-------- Source excerpt
Kavita: False narrative of progress.
Lori: Yeah.
Evan: And it’s so Whiggish. We have done these things and we have moved away from this. But then you get these people who want to recreate specific moments from history for often aesthetic reasons, like the whole Barry Lyndon, I’m going to film entirely by candlelight, or in the buildings, and all that kind of stuff, that you get about the technical, beautiful recreation of a past. Sorry, Kavita.
Kavita: No, I just said Wolf Hall, they did that. And also, what’s his name? Robert Eggers is constantly doing.
EJ: Yeah. When he filmed The Lighthouse with a very particular aspect ratio and then things like that. That film did not have enough lighthouses. I really wanted more lighthouse from that film than it had.
Kavita: But you did have Willem Dafoe having a very passionate romance with a lighthouse.
EJ: Yes, but more lighthouse.
Kavita: The lighthouse did not get enough personality.
Lori: But that’s the thing, as Evan was saying, that’s the point. That’s one of the beautiful things. And this is something that… I think – I showed the episode five to my Hannibal class towards the end of the term, partly because I had really run out of things to say. We had pretty much wrapped it up and it was a first prep and all of these things. But anyway, but I said, no, this is relevant to what we’ve been talking about, so, we’re going to watch this episode. And I did get one of my students to watch the rest of the show, they told me, so I was very excited. But one of the things that they drew attention to in our discussion was that in some ways, it really is a very similar show, especially at the level of just not giving a fuck about authenticity. And because of that drive – authenticity is used, in the United States it is the siren call of the Right. This is what the founding fathers meant. It’s like A, bullshit, but B…
Evan: You can’t criticize gun rights unless you understand exactly the difference between an AR-15 and whatever other bullshit gun …
EJ: or the AR-15 stands for this and not this, you fools.
Kavita: Yep.
Lori: Right. And we’re always sort of going back to, this kind of amber encrusted, never-changing sense of the past, is used against us again and again and again.
EJ: Because authenticity means truth, that’s their shorthand. Authenticity means truth. If they’re authentic about this stuff, then whatever they’re saying about it is true,
Evan: Unassailable.
----------------
-------- Material shown
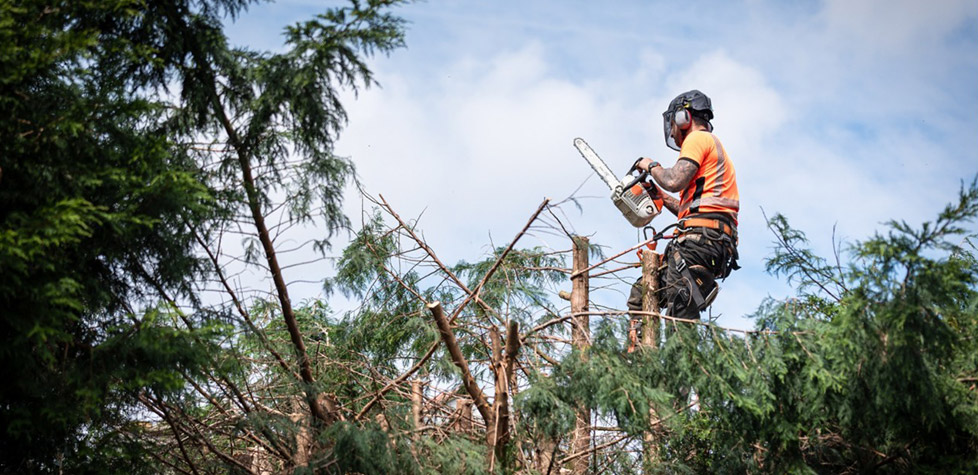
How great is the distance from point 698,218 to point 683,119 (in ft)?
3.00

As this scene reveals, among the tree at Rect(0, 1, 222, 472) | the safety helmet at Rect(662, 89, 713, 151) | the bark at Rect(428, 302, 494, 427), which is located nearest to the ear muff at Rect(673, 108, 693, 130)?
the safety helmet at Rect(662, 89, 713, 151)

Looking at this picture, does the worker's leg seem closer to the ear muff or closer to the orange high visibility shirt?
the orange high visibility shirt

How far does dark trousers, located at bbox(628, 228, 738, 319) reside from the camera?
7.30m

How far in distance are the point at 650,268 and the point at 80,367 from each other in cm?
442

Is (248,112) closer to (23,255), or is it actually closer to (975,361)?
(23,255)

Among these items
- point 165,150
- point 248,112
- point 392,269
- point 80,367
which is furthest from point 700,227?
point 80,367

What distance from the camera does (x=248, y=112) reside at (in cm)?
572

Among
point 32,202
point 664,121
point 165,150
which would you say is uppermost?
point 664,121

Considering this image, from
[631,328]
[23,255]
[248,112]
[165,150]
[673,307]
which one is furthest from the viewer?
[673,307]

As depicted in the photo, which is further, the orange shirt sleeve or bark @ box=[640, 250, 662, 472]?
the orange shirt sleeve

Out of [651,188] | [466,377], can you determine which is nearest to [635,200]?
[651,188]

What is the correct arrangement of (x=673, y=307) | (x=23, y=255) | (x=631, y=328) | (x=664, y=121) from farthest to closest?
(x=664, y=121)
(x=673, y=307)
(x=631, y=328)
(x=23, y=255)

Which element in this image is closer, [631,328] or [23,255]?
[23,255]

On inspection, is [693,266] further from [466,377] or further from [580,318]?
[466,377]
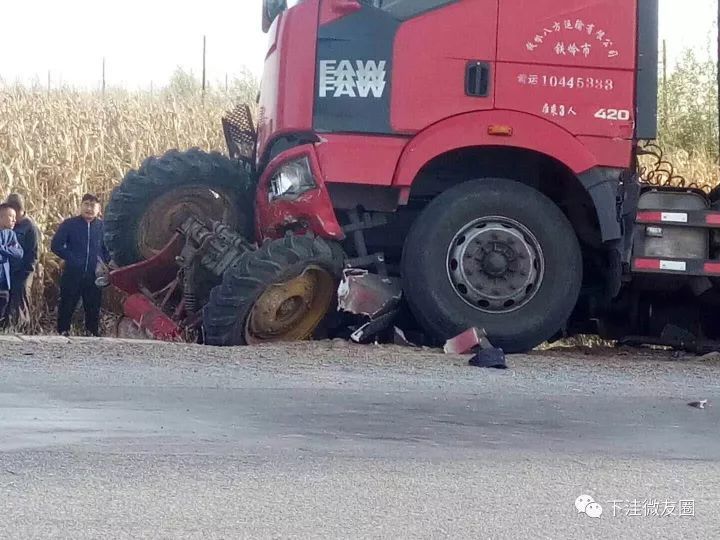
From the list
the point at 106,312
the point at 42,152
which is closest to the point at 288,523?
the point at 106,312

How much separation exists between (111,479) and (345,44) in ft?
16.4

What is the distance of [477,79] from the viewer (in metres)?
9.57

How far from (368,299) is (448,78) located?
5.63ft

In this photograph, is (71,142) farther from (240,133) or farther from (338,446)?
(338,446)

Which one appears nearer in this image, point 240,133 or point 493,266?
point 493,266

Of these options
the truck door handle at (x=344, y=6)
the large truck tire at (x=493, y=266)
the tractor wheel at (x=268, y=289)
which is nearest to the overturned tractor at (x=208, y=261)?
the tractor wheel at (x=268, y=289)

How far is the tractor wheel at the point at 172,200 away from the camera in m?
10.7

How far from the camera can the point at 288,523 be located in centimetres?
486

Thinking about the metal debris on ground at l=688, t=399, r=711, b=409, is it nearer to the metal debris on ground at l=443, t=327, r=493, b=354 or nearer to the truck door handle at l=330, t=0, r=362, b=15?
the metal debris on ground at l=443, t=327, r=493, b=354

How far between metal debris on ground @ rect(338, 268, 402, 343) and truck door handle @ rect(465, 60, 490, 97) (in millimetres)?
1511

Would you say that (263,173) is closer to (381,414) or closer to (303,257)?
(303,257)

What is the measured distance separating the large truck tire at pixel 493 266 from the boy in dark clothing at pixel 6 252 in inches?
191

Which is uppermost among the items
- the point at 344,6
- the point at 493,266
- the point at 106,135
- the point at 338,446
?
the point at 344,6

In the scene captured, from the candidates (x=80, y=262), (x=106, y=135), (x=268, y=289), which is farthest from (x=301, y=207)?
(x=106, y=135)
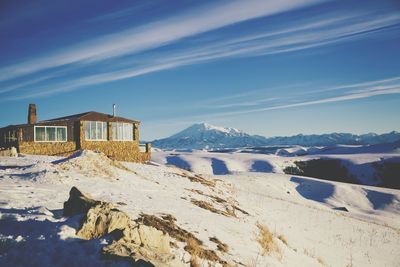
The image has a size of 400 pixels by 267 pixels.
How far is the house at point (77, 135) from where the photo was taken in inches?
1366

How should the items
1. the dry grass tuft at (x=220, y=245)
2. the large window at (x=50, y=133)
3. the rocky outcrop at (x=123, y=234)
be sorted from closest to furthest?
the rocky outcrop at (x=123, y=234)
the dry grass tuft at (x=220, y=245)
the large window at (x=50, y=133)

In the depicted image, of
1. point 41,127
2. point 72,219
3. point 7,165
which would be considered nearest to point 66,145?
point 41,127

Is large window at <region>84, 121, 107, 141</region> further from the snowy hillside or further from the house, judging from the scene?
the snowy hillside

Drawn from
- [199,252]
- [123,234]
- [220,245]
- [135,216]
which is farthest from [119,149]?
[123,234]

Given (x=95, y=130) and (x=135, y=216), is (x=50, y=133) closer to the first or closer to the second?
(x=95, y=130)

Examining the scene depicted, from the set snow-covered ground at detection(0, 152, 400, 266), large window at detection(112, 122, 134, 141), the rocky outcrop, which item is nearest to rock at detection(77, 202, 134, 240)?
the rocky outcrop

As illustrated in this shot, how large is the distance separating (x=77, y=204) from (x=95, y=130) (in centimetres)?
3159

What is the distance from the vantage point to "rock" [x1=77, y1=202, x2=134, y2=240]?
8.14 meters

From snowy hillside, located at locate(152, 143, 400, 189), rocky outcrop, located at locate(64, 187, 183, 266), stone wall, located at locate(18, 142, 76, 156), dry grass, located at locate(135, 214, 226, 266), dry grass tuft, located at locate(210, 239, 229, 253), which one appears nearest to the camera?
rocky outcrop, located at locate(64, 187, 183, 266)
----------------
-------- Material shown
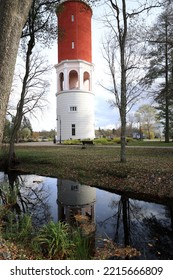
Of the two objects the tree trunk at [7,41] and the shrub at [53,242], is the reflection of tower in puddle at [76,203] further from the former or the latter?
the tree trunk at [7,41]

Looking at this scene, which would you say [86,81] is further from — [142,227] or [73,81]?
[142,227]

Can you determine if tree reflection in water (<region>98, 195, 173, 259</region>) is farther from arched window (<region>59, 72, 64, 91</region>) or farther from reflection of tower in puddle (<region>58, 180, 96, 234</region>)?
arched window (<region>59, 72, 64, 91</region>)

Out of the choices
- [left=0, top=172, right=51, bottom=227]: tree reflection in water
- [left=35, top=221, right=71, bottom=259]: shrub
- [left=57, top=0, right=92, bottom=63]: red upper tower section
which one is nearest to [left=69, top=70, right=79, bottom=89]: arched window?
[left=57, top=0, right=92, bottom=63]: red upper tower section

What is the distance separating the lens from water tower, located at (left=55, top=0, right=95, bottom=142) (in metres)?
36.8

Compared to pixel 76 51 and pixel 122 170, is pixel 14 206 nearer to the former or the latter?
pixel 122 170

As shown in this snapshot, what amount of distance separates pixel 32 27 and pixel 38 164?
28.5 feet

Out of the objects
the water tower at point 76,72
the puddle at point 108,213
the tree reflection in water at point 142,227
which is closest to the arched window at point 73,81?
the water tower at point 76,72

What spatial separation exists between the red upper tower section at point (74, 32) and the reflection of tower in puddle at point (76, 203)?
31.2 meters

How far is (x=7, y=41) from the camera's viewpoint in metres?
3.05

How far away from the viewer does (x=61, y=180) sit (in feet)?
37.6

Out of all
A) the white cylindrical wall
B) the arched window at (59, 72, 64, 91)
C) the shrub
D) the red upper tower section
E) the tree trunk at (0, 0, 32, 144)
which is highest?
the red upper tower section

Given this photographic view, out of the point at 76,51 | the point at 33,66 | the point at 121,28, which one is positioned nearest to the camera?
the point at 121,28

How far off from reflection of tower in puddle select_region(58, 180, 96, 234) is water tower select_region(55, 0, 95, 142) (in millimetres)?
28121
----------------
Goal 1 - In the transcript, which actor does Kavita say has a very passionate romance with a lighthouse?
Goal 2 - Give the name of every speaker in the transcript.

Full answer 1 - Willem Dafoe

Full answer 2 - Kavita, Lori, Evan, EJ